Keith Taylor, MEP for the South East, is among the politicians named today as plaintiffs in the ‘Dublin Case’ which seeks legal clarity on revocability of Article 50.
Keith will join Jonathan Bartley, Co-leader of the Green Party of England and Wales, Northern Irish Green Party leader, Steven Agnew MLA, and Jolyon Maugham QC, Director of the Good Law Project, as a litigant in the case.
The proceedings seek a referral to the Court of Justice of the European Union on the question of whether Article 50, once triggered, can be unilaterally revoked by the UK government without requiring consent from all other 27 EU Member States.
Mr.
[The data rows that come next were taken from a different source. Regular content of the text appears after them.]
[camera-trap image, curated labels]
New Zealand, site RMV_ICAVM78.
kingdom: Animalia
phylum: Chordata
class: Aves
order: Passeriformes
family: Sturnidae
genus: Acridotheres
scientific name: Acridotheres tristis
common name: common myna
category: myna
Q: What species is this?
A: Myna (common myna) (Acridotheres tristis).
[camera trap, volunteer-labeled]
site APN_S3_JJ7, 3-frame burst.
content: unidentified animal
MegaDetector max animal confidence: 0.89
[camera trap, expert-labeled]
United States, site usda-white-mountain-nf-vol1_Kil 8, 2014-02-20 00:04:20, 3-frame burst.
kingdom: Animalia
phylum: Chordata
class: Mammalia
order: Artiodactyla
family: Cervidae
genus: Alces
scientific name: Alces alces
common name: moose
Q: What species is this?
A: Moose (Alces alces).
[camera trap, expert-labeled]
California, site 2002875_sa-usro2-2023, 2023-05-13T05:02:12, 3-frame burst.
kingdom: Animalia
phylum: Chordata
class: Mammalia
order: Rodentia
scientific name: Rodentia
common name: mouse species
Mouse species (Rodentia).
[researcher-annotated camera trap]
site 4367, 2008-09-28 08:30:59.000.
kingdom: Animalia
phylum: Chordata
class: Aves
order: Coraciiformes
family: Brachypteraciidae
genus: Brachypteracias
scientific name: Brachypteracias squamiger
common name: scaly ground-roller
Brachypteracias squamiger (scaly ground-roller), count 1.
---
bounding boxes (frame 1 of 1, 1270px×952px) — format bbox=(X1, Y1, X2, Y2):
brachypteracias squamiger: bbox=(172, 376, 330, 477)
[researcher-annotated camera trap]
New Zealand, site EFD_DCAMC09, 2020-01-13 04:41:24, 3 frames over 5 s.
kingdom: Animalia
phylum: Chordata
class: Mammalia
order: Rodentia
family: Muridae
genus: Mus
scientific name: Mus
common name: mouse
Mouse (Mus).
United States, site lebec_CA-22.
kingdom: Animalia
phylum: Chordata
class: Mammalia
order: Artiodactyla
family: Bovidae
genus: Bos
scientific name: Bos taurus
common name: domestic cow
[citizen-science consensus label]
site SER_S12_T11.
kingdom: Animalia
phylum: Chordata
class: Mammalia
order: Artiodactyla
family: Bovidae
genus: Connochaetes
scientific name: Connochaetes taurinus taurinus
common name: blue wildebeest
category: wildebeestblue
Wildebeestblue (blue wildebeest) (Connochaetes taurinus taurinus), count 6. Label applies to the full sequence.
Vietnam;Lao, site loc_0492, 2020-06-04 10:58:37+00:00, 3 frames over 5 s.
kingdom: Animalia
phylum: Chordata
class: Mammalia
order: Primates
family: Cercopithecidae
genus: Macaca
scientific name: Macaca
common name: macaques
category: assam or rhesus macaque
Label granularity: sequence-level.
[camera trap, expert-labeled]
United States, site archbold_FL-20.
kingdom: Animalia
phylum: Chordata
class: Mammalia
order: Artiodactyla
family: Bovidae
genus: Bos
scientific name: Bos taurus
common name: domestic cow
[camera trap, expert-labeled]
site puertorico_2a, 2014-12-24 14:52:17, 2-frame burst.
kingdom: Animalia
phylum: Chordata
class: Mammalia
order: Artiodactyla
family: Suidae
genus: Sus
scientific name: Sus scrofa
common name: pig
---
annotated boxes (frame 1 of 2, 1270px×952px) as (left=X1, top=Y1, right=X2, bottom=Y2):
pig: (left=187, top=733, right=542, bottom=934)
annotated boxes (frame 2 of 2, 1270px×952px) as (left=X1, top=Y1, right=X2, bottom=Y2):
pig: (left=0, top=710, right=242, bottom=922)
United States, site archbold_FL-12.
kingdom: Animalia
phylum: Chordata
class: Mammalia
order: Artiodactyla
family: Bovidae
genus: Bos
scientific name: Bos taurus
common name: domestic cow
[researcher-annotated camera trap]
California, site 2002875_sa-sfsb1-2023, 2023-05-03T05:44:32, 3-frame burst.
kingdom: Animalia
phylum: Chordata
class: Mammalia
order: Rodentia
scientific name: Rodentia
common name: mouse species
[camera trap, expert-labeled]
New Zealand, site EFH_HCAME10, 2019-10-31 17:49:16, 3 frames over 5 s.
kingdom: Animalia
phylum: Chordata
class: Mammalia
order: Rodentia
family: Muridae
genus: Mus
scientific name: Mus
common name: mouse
Taylor campaigned passionately for Remain in the EU referendum, but is clear that this case is about giving all of the British and Northern Irish public a ‘choice’.
“This case is particularly important as we learn more about the Conservative government’s plan to force an extreme Brexit on the public without a mandate to do so.”
“I believe Theresa May and Philip Hammond’s proposals to send the country hurtling towards an extreme Brexit will see Britain as the ultimate loser in a global race to the bottom on everything from environmental regulations to workers’ rights. The plan looks bad for Britain, the environment, jobs, and, ultimately, the British people. If the electorate reaches the same conclusion when the details become clearer, they must have the choice of putting a stop to the process.”
The £70,000 costs of the litigation were crowd-funded by Jolyon Maugham QC largely from small donations. There were almost 1,300 donations of £25 or less and over 1,700 donations of £50 or less.
Jolyon Maugham QC said:
“In 2016 the Country looked at the evidence and decided to leave the EU. I respect that decision: Article 50 should be triggered. But no one knows what lies around the corner. And it’s in our interests that we have the option of remaining if new evidence shows that leaving is damaging people’s job security or rights at work or our ability to fund the NHS or national security.”
“Establishing that the Article 50 notification can be revoked gives us a free option in an uncertain world. Whether to exercise that option is for the electorate. But no one can deny that our national interest is served by us having it.”
The plenary summons will be filed with the Irish High Court on Friday. The Plaintiffs are targeting a hearing date of the application for a reference of March or April.